As far as the reputational hit suffered by a sector that for many people was already mainly associated with scams, Lubin has little concern. “There's always been a trust gap because it's such a complicated technology. So I'm not really worried about where we are. I think we're in a great position. We see waves of innovation and the waves of innovation bring in software developers and they bring in speculators and they bring in new kinds of consumers, like those who are interested in NFTs. The software developers, the builders, stay in our ecosystem. The speculators go crazy. There's a blow-off top. They run away for a little while, and that's fine. They'll be back because they're speculators. We just keep building and each new wave of innovation is bigger than the last one.”
Making parallels between the rise and adoption of the internet compared to blockchain and crypto is not as popular as it once used to be, but Lubin believes it remains as relevant as ever.

*STORED DATA*
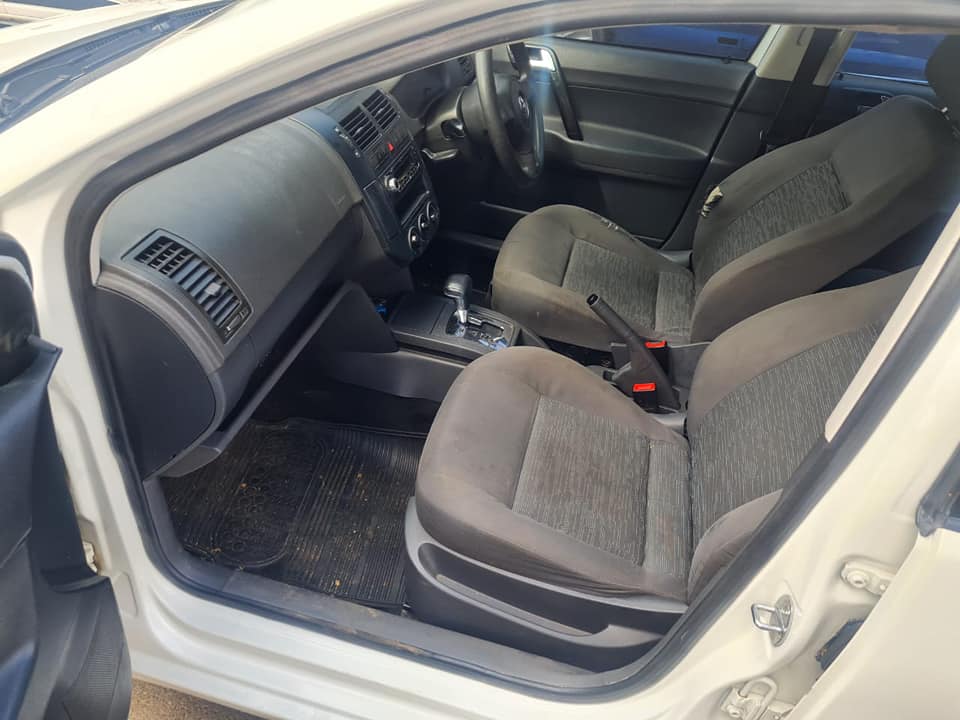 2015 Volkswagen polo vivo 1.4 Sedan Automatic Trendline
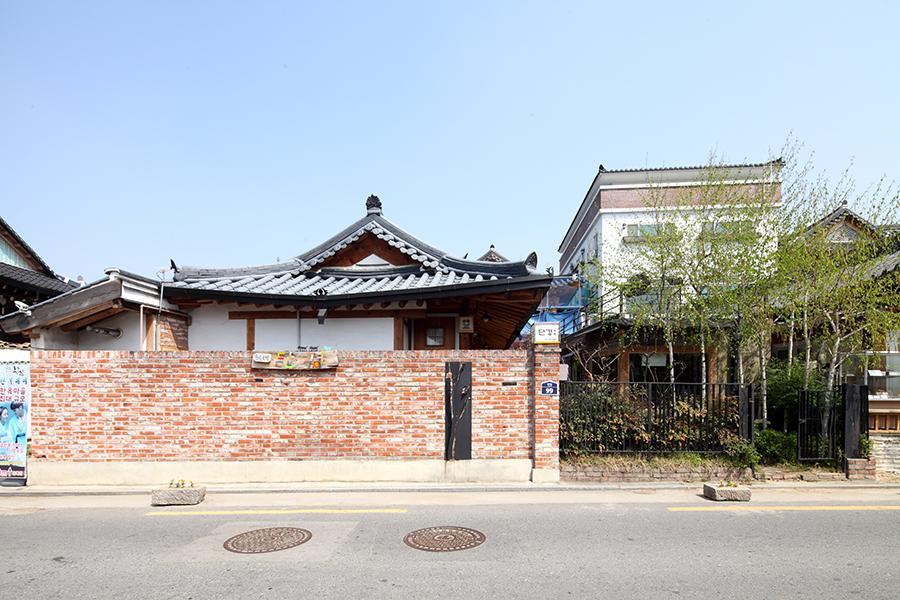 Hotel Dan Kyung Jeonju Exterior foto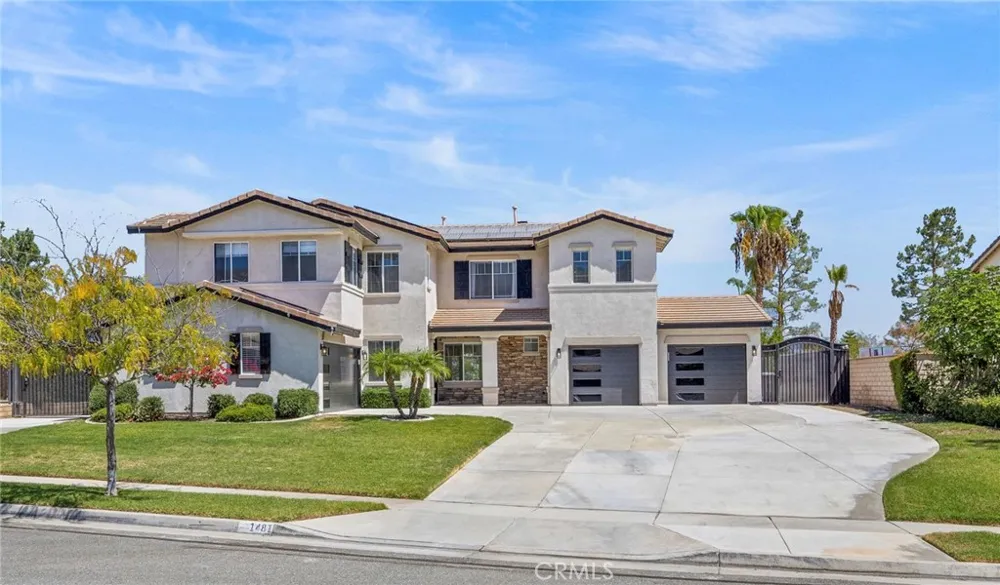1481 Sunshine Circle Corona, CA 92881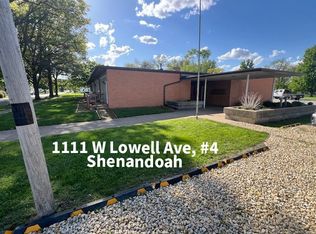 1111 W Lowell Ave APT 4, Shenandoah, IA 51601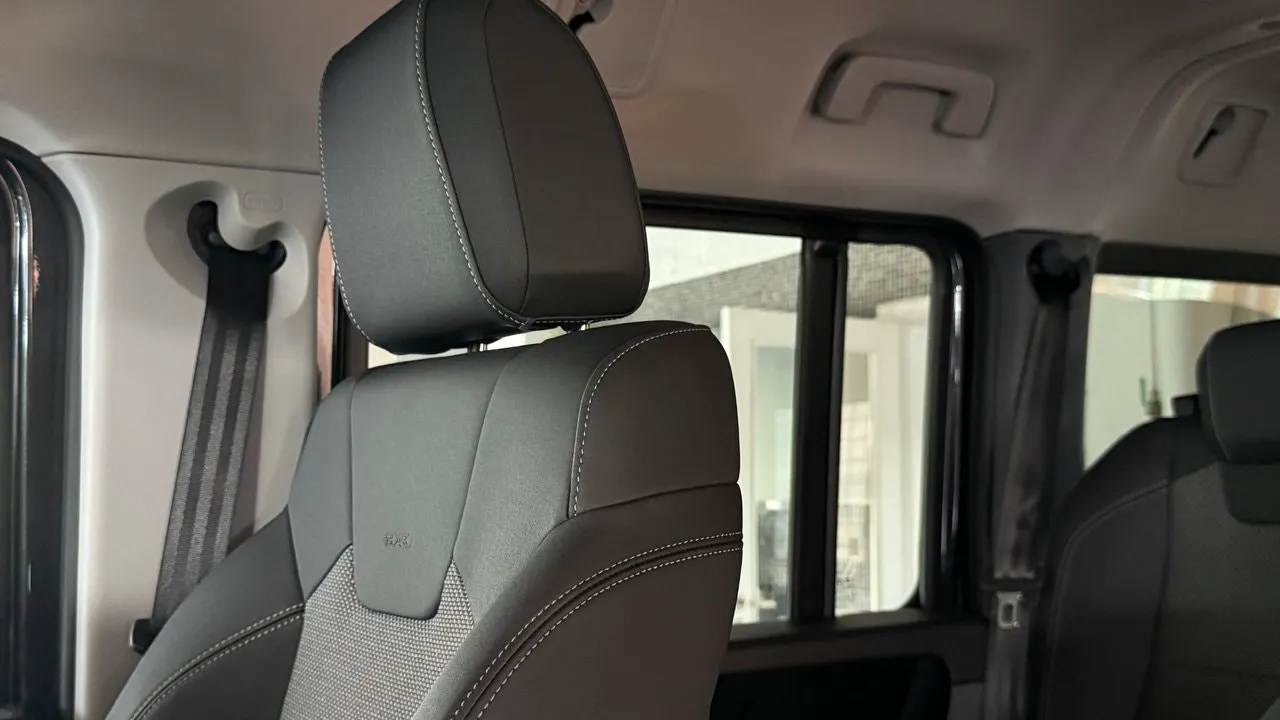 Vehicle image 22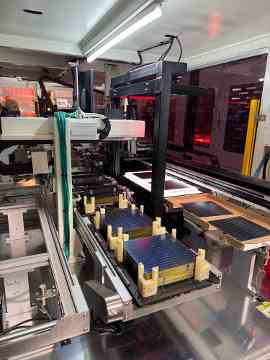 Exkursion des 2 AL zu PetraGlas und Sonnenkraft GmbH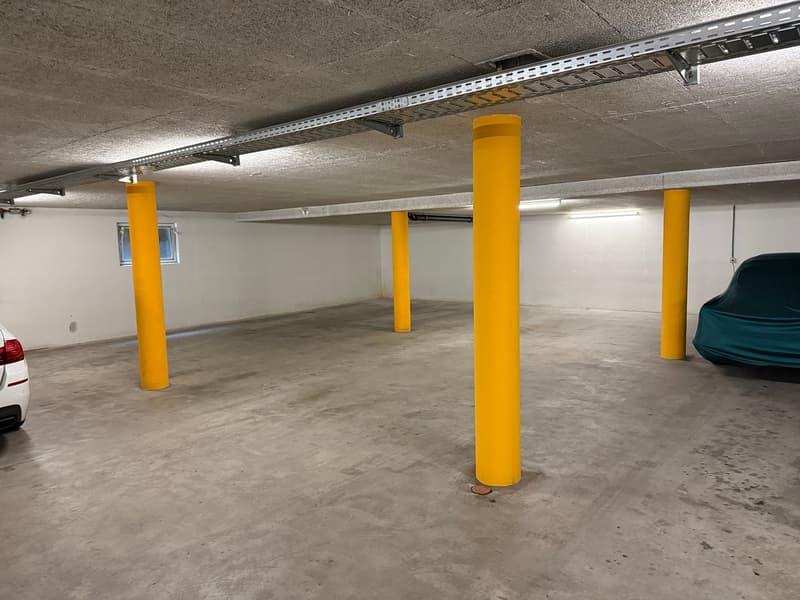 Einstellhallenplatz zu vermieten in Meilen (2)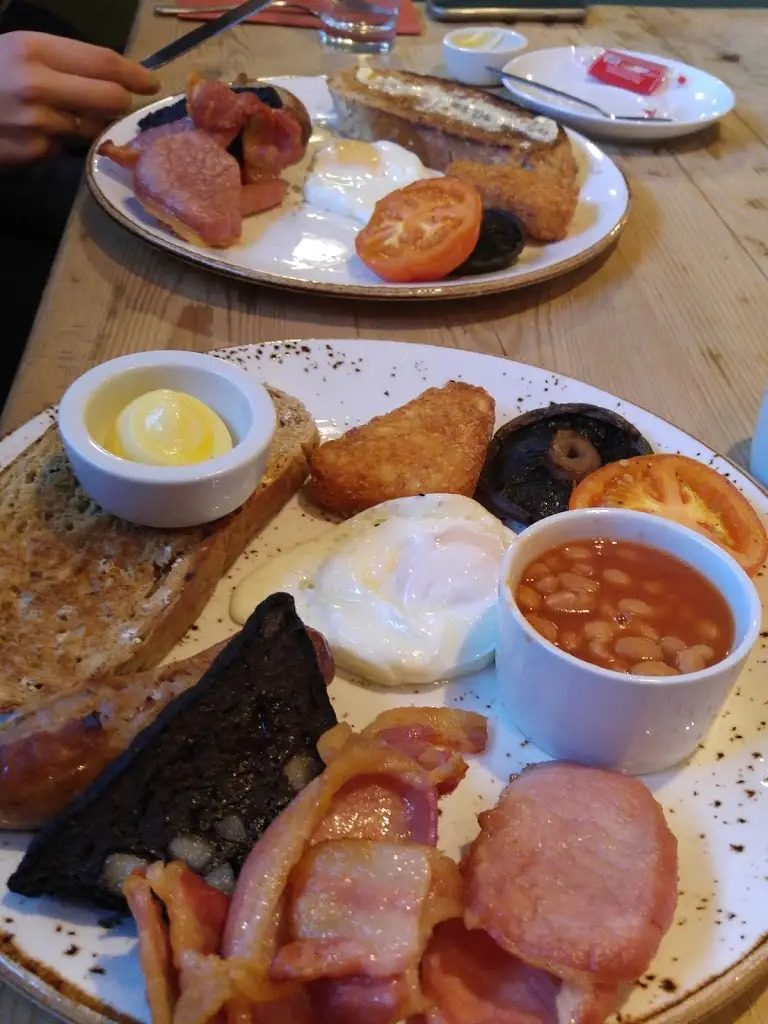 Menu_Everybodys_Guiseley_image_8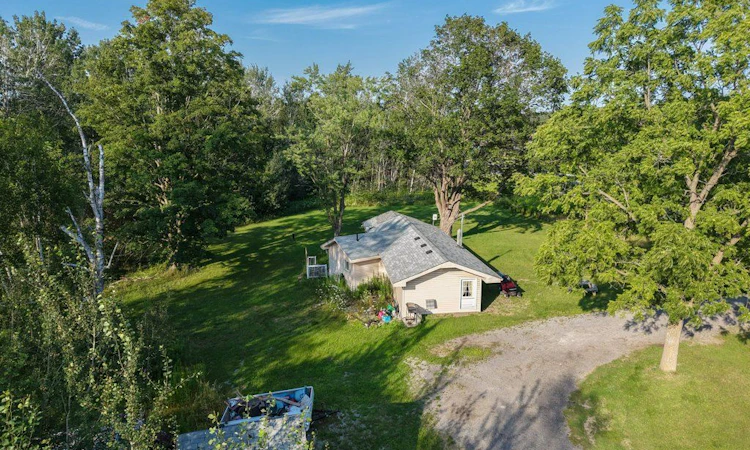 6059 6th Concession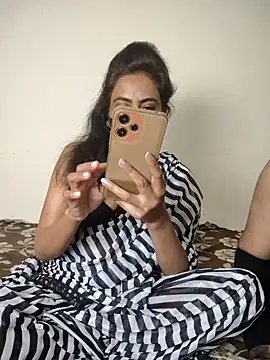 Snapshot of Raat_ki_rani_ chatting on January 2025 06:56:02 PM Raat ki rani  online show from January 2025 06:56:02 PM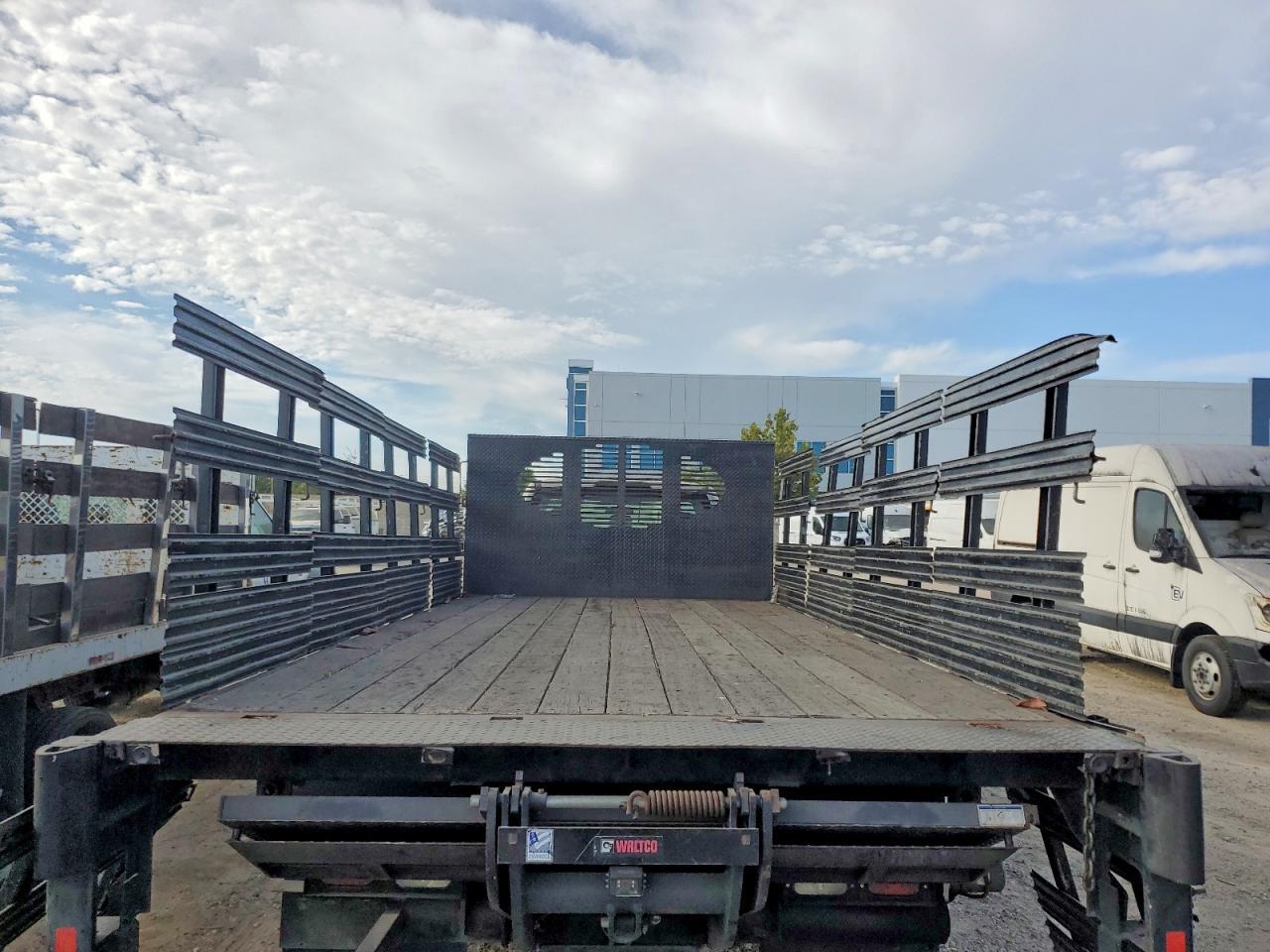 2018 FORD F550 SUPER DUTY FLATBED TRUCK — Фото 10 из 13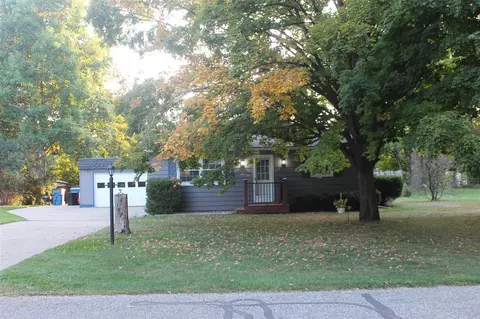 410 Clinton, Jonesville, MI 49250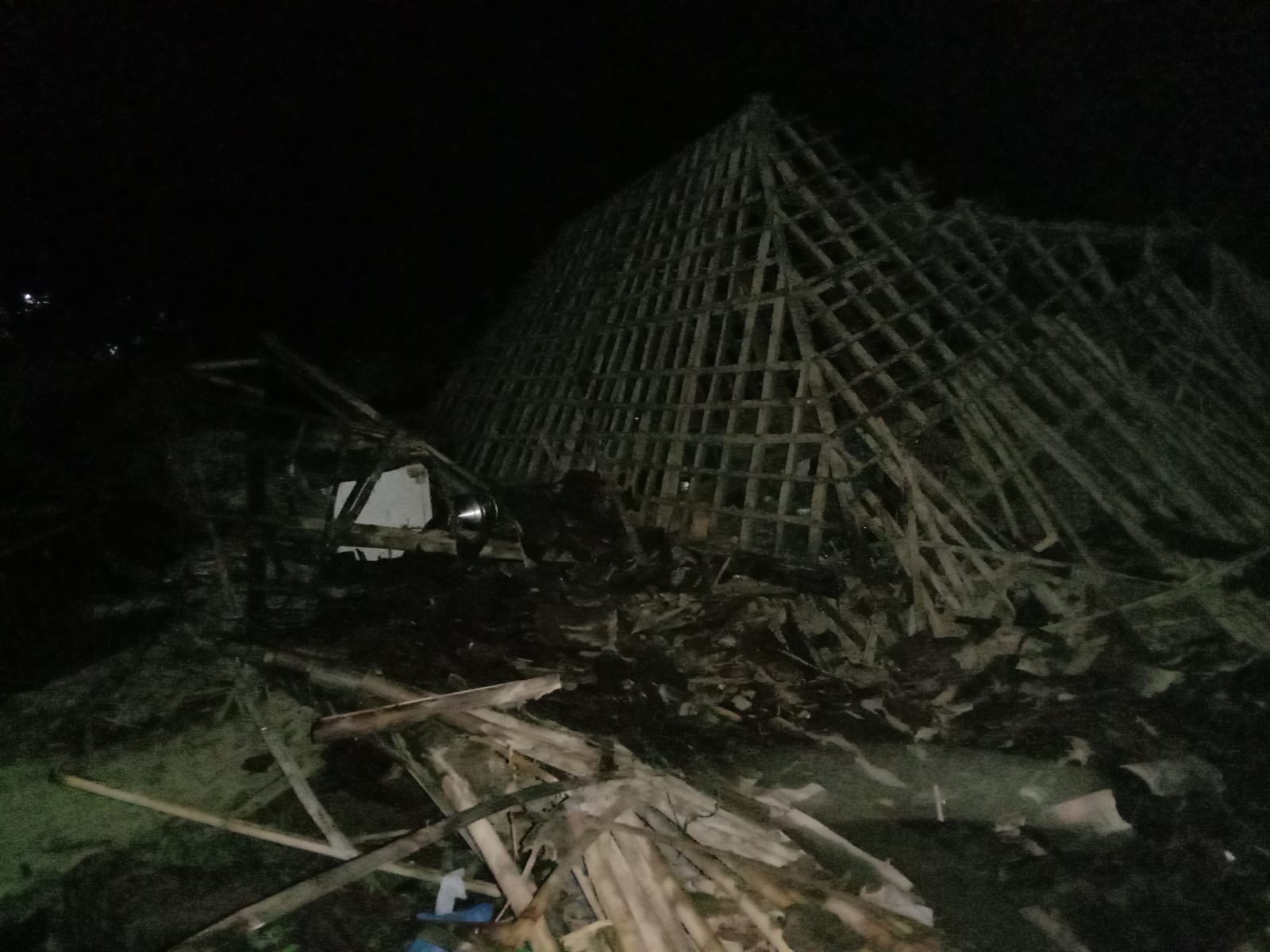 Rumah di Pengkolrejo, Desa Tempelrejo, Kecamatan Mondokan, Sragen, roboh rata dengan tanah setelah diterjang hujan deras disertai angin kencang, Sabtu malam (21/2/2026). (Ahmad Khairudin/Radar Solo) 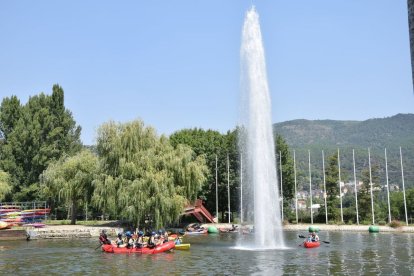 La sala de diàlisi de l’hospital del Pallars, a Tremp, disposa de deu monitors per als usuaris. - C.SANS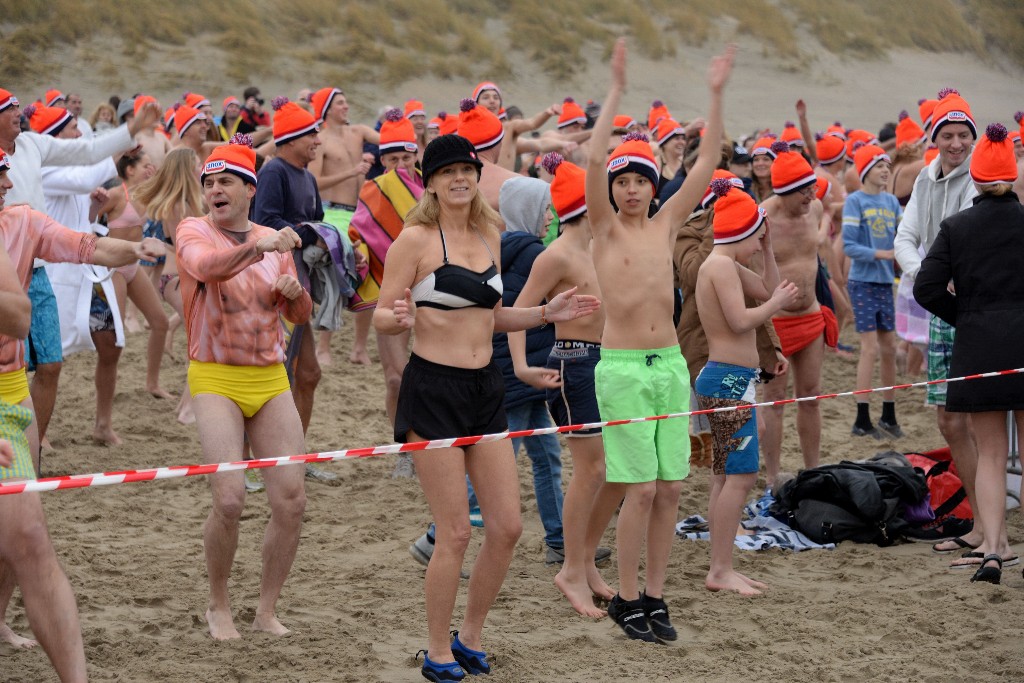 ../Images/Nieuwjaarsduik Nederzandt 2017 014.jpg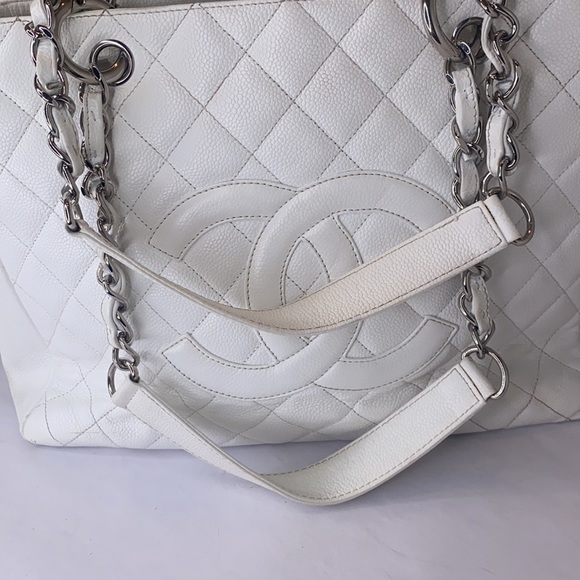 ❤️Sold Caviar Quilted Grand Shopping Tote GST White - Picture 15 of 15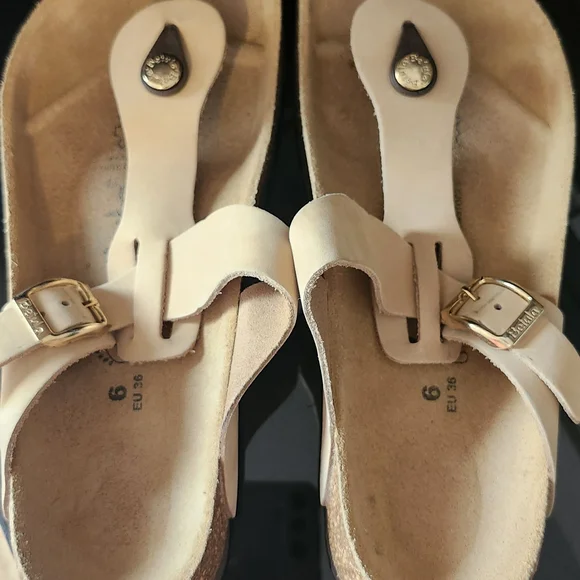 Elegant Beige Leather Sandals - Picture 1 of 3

*COMPLETE THE FOLLOWING*
[A] Rewrite the paragraph of the excerpt about Lubin and crypto that begins "As far as the reputational hit" more briefly, keeping its main facts.
[B] Based on the excerpt about Lubin and crypto, state whether each statement agrees with it, answering yes or no and quoting the deciding words: (i) Lubin is deeply worried about the sector's reputational hit. (ii) According to Lubin, software developers stay in the ecosystem. (iii) Comparing the internet's rise with blockchain and crypto is more popular now than it once was.
[C] Resume the excerpt about Lubin and crypto, continuing after its final sentence.

*RESPONSES PER TASK*
[A] Lubin has little concern about the reputational damage to a sector that many already linked mainly with scams. He says a trust gap has always existed because the technology is so complicated, and he believes the sector is in a great position. Each wave of innovation brings in software developers, speculators and new kinds of consumers, such as those interested in NFTs. The developers stay in the ecosystem. The speculators go crazy, leave after a blow-off top and later return. Meanwhile, building continues, and each wave is bigger than the last.

[B]
(i) No: "Lubin has little concern."
(ii) Yes: "The software developers, the builders, stay in our ecosystem."
(iii) No: "is not as popular as it once used to be"

[C]
“This era feels similar to the dot-com boom and bust where we had a bunch of rises and corrections because a lot of people, similar to the early web, were exploring all these ideas and they weren't all good ideas. They weren't necessarily timely ideas and didn't necessarily have enough enabling infrastructure to make them viable,” said Lubin. “The pets.com of the world exist right now, but we needed 10, 15, 20 years of infrastructure building in order to make them work. And so it's similar because we had wicked, irrational enthusiasm and exuberance for our technology. And then a massive blow-off top exacerbated by global financial challenges and geopolitical challenges similar to what happened in the markets after 9/11. Back then I think the world was in shock and what happened was that all these people who were in dot-com companies kept at it because they saw the power of the technology and the disruption it created. They essentially spent the next 10 years building web commerce, mobile and social, and the world was transformed. I think we're in that phase right now.”